WORK INSTRUCTIONS: Format the stretch from the line containing "Which of yellow" through the end of the rows as a Markdown table with the columns Row and Text. Number each line in Row, put the line itself in Text, and leave out blank lines.

▼

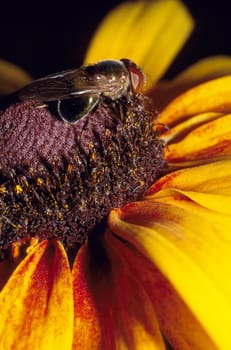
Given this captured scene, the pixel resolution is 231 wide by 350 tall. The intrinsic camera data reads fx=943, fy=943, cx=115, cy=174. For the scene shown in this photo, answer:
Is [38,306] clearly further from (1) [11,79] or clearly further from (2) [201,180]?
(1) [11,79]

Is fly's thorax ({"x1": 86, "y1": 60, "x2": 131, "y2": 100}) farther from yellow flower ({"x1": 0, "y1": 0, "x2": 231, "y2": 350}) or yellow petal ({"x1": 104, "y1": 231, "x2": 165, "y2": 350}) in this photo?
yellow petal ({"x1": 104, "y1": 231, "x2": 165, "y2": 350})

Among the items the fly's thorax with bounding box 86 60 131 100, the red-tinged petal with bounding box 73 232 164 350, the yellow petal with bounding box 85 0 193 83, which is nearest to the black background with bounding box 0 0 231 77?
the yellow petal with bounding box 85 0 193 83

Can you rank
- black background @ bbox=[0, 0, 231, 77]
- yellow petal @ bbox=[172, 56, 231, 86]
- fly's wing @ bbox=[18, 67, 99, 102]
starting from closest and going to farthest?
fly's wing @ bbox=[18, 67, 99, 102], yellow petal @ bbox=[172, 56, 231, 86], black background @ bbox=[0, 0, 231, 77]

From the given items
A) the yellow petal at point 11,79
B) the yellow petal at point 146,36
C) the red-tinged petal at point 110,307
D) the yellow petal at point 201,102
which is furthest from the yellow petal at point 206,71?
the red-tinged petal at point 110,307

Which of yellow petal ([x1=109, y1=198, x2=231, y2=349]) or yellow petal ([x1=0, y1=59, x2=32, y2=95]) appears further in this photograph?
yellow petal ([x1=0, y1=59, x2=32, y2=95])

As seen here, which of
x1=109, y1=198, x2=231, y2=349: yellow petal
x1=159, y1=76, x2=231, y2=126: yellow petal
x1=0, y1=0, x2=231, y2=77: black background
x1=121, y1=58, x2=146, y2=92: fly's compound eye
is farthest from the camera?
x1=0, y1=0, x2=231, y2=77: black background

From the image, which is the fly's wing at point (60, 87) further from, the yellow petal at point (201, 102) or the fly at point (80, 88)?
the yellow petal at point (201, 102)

▲

SOLUTION:
| Row | Text |
|---|---|
| 1 | Which of yellow petal ([x1=109, y1=198, x2=231, y2=349]) or yellow petal ([x1=0, y1=59, x2=32, y2=95]) appears further in this photograph? |
| 2 | yellow petal ([x1=0, y1=59, x2=32, y2=95]) |
| 3 | As seen here, which of |
| 4 | x1=109, y1=198, x2=231, y2=349: yellow petal |
| 5 | x1=159, y1=76, x2=231, y2=126: yellow petal |
| 6 | x1=0, y1=0, x2=231, y2=77: black background |
| 7 | x1=121, y1=58, x2=146, y2=92: fly's compound eye |
| 8 | is farthest from the camera? |
| 9 | x1=0, y1=0, x2=231, y2=77: black background |
| 10 | From the image, which is the fly's wing at point (60, 87) further from, the yellow petal at point (201, 102) or the fly at point (80, 88)? |
| 11 | the yellow petal at point (201, 102) |